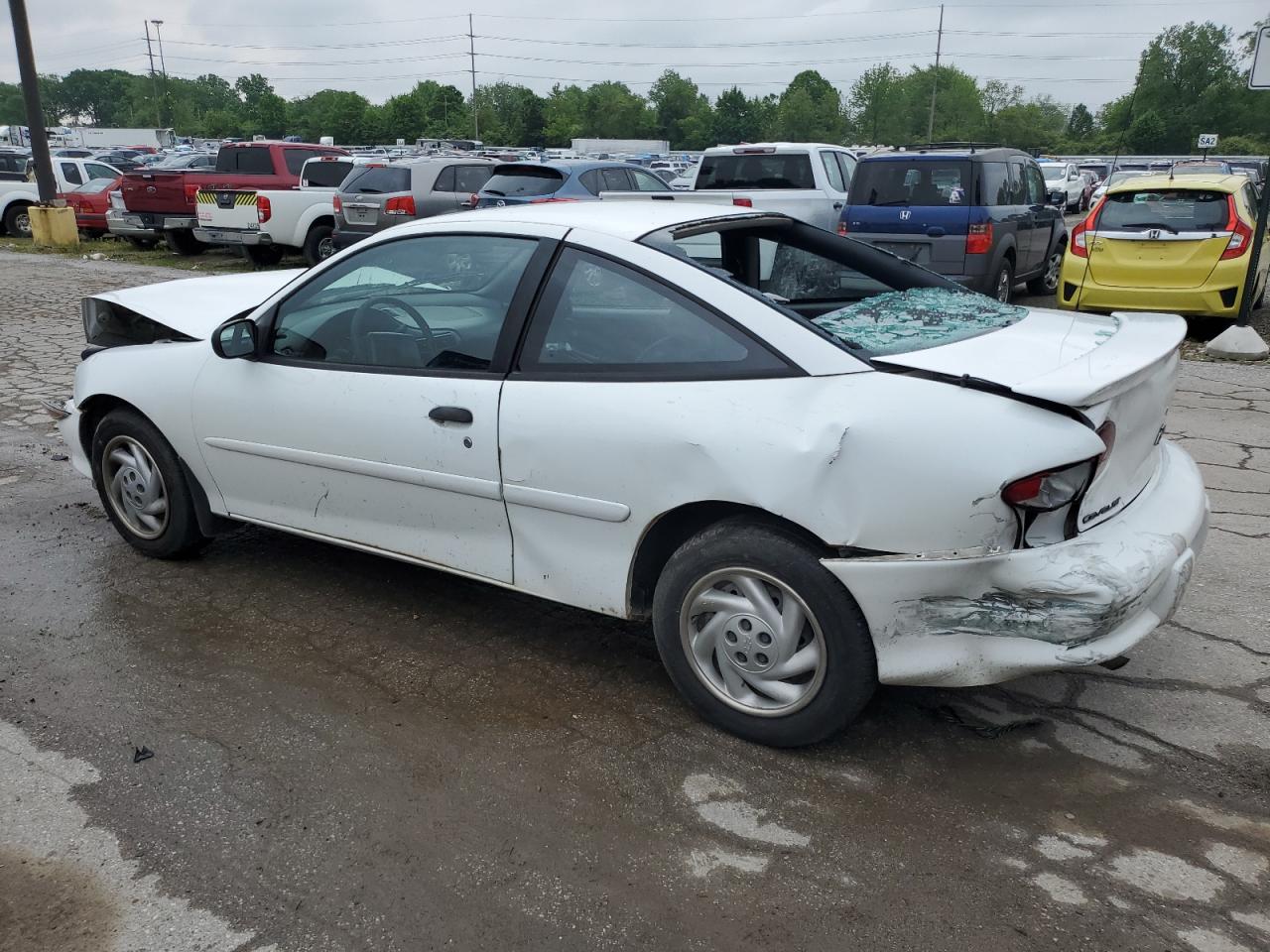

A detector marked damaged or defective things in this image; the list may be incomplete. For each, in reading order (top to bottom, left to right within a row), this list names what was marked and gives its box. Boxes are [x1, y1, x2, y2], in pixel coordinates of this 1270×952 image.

--

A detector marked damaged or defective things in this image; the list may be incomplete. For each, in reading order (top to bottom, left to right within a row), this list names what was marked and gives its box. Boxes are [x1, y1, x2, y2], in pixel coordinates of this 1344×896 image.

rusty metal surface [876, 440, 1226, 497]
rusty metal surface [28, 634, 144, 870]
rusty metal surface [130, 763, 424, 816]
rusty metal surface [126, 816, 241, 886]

■ **Instruction**: Arrange the data from the line that has "this 1344×896 image." through the line that has "rusty metal surface [126, 816, 241, 886]" as a two-column CSV with the headers input and output. Give one row for each text and its answer, put each in a single quoted field, and turn line breaks into spaces.

■ **Result of this task**:
input,output
"A detector marked damaged or defective things in this image; the list may be incomplete. For each, in reading order (top to bottom, left to right within a row), this list names what was marked and gives its box. Boxes are [x1, y1, x2, y2], in pixel coordinates of this 1344×896 image.","rusty metal surface [876, 440, 1226, 497] rusty metal surface [28, 634, 144, 870] rusty metal surface [130, 763, 424, 816] rusty metal surface [126, 816, 241, 886]"